Tesserae of Venus 2009-2012
Tesserae are folding-forms: instead of seismic tectonics, generative land building on the planet Venus happens through tesserae, or folds. In my backyard science fiction lab, I build tesserated sculptures from heavy papers and paint. Photograph them, then set them into my photographs of locations in remote California energy production sites (geothermal and petroleum). Imagine the carbon atmospheres of our planet, if greenhouse gasses were to saturate it as is the case on our sister planet. This body of photomontage, video and drawing works was first shown with Jessica Silverman Gallery, San Francisco in a solo exhibition in 2009.
Excerpt from BOMB interview by Melissa Potter
Melissa Potter: I’m fascinated with the contradictory implications of Venus’ uninhabitable atmosphere as the inspiration for this body of work. It operates in these pieces both as a symbol for the earth after what you suggest is the inevitable moment of carbon saturation and as a fantastical shelter from this storm, something you’ve coined, “tesserae tents.”
Christina McPhee: I started thinking about using the tesserae—complex ridged folds—of the surface of Venus, as a simple visual analog for carbon intensification in our atmosphere. It’s thought that Venus may once have had water, even oceans, but that there is no carbon cycle on Venus, so there can’t be any absorption; there are no oceans to take up the excess carbon. The planet is in a deeply entropic process. Most of us are wondering how much longer the carbon increases in our atmosphere can go on before there is massive loss of coastline, dramatic changes in ecosystems, and then what about us? So I was trying to imagine improvised shelters at, or inside, these neglected areas, often alluvial or littoral swamps, marshes or riverbeds; I thought of intimate spaces on the scale of the waterfowl and the rushes: a mammal’s-eye view in contrast and immediate proximity to alternative and tradi- tional petroleum energy-producing plants on a huge scale.
I was out shooting still and video footage in sites like these, at the edge of cities or in the desert and felt that there was an invisible assemblage going on, maybe on account of Venus-like intensifications of carbon in the air. I started to imagine how, as we try to quickly build and go online with alternative energies, at the same time we might not be converting away from carbon emissions fast enough...

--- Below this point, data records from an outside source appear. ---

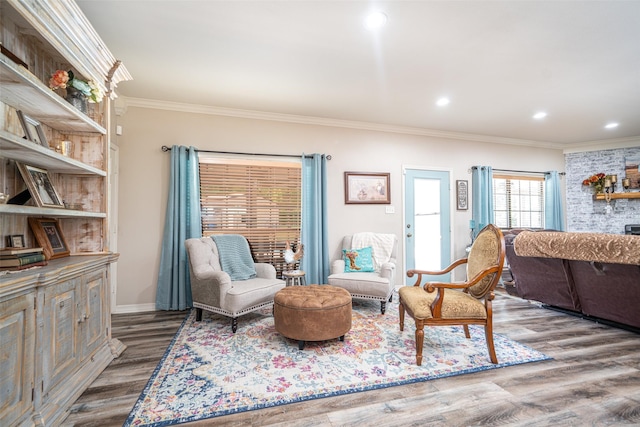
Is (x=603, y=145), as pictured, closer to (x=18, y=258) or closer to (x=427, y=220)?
(x=427, y=220)

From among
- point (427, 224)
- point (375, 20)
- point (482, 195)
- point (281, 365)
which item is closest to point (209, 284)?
point (281, 365)

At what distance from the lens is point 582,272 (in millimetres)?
2932

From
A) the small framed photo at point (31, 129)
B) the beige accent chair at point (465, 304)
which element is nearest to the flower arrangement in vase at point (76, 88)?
the small framed photo at point (31, 129)

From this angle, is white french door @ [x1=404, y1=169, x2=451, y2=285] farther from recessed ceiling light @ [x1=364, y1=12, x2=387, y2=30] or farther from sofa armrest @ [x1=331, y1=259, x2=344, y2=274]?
recessed ceiling light @ [x1=364, y1=12, x2=387, y2=30]

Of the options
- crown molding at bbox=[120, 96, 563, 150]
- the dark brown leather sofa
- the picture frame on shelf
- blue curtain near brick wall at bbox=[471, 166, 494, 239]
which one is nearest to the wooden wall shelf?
crown molding at bbox=[120, 96, 563, 150]

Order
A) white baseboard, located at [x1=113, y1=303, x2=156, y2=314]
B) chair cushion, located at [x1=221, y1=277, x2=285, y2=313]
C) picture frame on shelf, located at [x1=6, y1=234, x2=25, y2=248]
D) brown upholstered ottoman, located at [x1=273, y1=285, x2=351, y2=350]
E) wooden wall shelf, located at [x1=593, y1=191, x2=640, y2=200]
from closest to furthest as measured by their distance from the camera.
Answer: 1. picture frame on shelf, located at [x1=6, y1=234, x2=25, y2=248]
2. brown upholstered ottoman, located at [x1=273, y1=285, x2=351, y2=350]
3. chair cushion, located at [x1=221, y1=277, x2=285, y2=313]
4. white baseboard, located at [x1=113, y1=303, x2=156, y2=314]
5. wooden wall shelf, located at [x1=593, y1=191, x2=640, y2=200]

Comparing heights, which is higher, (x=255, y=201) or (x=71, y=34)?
(x=71, y=34)

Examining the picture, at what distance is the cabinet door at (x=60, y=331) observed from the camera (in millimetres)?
1552

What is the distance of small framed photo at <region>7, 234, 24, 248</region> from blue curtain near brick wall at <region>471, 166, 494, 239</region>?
18.7 ft

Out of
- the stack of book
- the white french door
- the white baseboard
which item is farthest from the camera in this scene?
the white french door

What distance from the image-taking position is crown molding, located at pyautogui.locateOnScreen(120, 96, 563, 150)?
3576 mm

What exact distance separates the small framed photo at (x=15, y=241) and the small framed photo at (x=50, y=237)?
0.09 m

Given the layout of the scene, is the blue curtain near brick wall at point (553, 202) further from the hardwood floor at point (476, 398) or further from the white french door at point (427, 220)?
the hardwood floor at point (476, 398)

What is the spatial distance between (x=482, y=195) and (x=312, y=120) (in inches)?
134
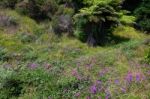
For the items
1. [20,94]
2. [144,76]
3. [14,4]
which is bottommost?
[20,94]

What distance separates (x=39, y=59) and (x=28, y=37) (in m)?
3.22

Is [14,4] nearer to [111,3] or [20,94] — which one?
[111,3]

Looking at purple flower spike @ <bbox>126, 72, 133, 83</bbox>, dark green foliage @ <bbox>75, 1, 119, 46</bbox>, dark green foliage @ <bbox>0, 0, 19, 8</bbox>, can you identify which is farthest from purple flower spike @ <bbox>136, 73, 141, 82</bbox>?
dark green foliage @ <bbox>0, 0, 19, 8</bbox>

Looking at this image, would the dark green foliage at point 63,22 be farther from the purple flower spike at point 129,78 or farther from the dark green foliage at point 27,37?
the purple flower spike at point 129,78

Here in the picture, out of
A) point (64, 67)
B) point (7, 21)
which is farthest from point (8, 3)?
point (64, 67)

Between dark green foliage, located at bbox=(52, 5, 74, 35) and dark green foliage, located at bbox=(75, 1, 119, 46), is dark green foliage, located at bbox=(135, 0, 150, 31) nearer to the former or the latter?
dark green foliage, located at bbox=(75, 1, 119, 46)

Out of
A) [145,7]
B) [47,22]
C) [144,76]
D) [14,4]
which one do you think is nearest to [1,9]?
[14,4]

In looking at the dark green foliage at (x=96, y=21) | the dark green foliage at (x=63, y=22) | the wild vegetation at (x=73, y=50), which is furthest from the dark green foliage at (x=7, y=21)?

I am really fascinated by how abstraction is a kind of tactical move to deflect attention from the literal reportage of a photograph, and I am involved in exploring that lag between the image recognition (the documentary moment) and the sense of an overwhelming dynamic system, something that can’t be described by direct reportage..You can’t really visualize what the world is going to be like if the Arctic sea ice melts. You can imagine drowning cities and things like that on a grand scale, but what about the intimate detail, the less obvious byways?